[Spatial reasoning records]
** start **

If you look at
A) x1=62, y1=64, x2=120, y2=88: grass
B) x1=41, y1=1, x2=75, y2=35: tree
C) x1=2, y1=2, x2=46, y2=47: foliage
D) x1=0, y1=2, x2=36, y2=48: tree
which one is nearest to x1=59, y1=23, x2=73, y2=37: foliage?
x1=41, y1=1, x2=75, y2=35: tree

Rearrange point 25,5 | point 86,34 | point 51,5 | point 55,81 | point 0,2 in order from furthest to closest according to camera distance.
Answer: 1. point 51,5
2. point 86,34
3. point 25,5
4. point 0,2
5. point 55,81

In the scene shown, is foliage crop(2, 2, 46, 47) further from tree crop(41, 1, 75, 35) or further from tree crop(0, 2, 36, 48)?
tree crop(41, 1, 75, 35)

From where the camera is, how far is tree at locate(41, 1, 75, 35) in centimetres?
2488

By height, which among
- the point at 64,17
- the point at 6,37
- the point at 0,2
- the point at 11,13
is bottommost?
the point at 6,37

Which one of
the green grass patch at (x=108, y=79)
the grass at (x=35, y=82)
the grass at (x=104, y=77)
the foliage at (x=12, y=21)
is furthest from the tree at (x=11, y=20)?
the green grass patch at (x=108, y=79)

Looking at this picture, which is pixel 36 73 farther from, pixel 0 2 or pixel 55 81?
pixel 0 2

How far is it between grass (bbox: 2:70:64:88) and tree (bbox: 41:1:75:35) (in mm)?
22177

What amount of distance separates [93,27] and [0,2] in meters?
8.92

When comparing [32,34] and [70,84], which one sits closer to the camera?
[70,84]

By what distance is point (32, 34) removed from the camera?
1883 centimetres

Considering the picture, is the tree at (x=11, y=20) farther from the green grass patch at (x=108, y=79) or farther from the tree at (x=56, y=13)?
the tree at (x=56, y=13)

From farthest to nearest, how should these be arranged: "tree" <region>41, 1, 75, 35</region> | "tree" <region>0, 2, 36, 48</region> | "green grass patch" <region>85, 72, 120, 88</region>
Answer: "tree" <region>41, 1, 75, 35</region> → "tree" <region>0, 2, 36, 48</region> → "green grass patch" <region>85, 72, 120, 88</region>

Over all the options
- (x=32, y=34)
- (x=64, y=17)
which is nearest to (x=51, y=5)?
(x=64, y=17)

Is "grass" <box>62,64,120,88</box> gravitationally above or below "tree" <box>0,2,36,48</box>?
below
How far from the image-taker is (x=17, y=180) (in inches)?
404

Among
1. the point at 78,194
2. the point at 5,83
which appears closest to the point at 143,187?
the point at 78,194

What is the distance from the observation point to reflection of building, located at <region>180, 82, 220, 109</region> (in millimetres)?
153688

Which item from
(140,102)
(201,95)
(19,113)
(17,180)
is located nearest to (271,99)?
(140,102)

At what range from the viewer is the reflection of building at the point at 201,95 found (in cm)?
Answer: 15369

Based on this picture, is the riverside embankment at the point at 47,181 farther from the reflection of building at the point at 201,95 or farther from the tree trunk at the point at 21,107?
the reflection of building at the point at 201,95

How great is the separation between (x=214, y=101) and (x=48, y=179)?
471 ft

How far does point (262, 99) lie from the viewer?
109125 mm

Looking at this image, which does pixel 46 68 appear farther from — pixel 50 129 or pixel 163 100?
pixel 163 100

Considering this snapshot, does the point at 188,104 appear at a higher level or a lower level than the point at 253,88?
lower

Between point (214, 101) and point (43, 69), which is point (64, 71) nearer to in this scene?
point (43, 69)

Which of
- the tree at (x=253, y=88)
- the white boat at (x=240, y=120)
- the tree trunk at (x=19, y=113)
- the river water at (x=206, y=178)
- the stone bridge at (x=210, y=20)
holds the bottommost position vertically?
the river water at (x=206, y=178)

** end **

[REQUIRED TASK]
Extract each line from the listing above, please, and repeat it exactly.

[TASK SOLUTION]
If you look at
A) x1=62, y1=64, x2=120, y2=88: grass
B) x1=41, y1=1, x2=75, y2=35: tree
C) x1=2, y1=2, x2=46, y2=47: foliage
D) x1=0, y1=2, x2=36, y2=48: tree
which one is nearest to x1=59, y1=23, x2=73, y2=37: foliage?
x1=41, y1=1, x2=75, y2=35: tree

Rearrange point 25,5 | point 86,34 | point 51,5 | point 55,81 | point 0,2 in order from furthest to closest according to camera distance.
Answer: 1. point 51,5
2. point 86,34
3. point 25,5
4. point 0,2
5. point 55,81

In the scene shown, is foliage crop(2, 2, 46, 47) further from tree crop(41, 1, 75, 35) or further from tree crop(0, 2, 36, 48)?
tree crop(41, 1, 75, 35)

From where the camera is, how far is tree at locate(41, 1, 75, 35) in centimetres?
2488

By height, which among
- the point at 64,17
- the point at 6,37
- the point at 0,2
- the point at 11,13
is bottommost?
the point at 6,37

Which one of
the green grass patch at (x=108, y=79)
the grass at (x=35, y=82)
the grass at (x=104, y=77)
the foliage at (x=12, y=21)
is furthest from the tree at (x=11, y=20)?
the green grass patch at (x=108, y=79)

Looking at this picture, which is pixel 36 73 farther from, pixel 0 2 or pixel 55 81?
pixel 0 2

How far is it between grass (bbox: 2:70:64:88) and tree (bbox: 41:1:75:35) (in mm)?
22177

What amount of distance separates [93,27] and [0,2] in meters?
8.92

When comparing [32,34] and [70,84], which one sits closer to the camera?
[70,84]

By what distance is point (32, 34) removed from the camera?
1883 centimetres

Considering the picture, is the tree at (x=11, y=20) farther from the green grass patch at (x=108, y=79) or farther from the tree at (x=56, y=13)?
the tree at (x=56, y=13)

From farthest to nearest, how should these be arranged: "tree" <region>41, 1, 75, 35</region> | "tree" <region>0, 2, 36, 48</region> | "green grass patch" <region>85, 72, 120, 88</region>
Answer: "tree" <region>41, 1, 75, 35</region> → "tree" <region>0, 2, 36, 48</region> → "green grass patch" <region>85, 72, 120, 88</region>

Over all the options
- (x=32, y=34)
- (x=64, y=17)
which is nearest to (x=51, y=5)?
(x=64, y=17)

Is "grass" <box>62,64,120,88</box> gravitationally above or below "tree" <box>0,2,36,48</box>?
below
How far from the image-taker is (x=17, y=180) (in inches)?
404

Among
1. the point at 78,194
2. the point at 5,83
which appears closest to the point at 143,187?
the point at 78,194

What is the distance from the observation point to reflection of building, located at <region>180, 82, 220, 109</region> (in millimetres)?
153688

Which item from
(140,102)
(201,95)
(19,113)
(17,180)
is located nearest to (271,99)?
(140,102)

At what range from the viewer is the reflection of building at the point at 201,95 found (in cm)?
Answer: 15369

Based on this picture, is the riverside embankment at the point at 47,181 farther from the reflection of building at the point at 201,95 or farther from the tree trunk at the point at 21,107?
the reflection of building at the point at 201,95

How great is the separation between (x=214, y=101) and (x=48, y=179)?
471 ft

How far does point (262, 99) lie from the viewer?
109125 mm

Looking at this image, which does pixel 46 68 appear farther from — pixel 50 129 or pixel 163 100?
pixel 163 100

Considering this snapshot, does the point at 188,104 appear at a higher level or a lower level than the point at 253,88?
lower

Between point (214, 101) and point (43, 69), which is point (64, 71) nearer to in this scene?
point (43, 69)

Which of
- the tree at (x=253, y=88)
- the white boat at (x=240, y=120)
- the tree trunk at (x=19, y=113)
- the river water at (x=206, y=178)
- the stone bridge at (x=210, y=20)
holds the bottommost position vertically?
the river water at (x=206, y=178)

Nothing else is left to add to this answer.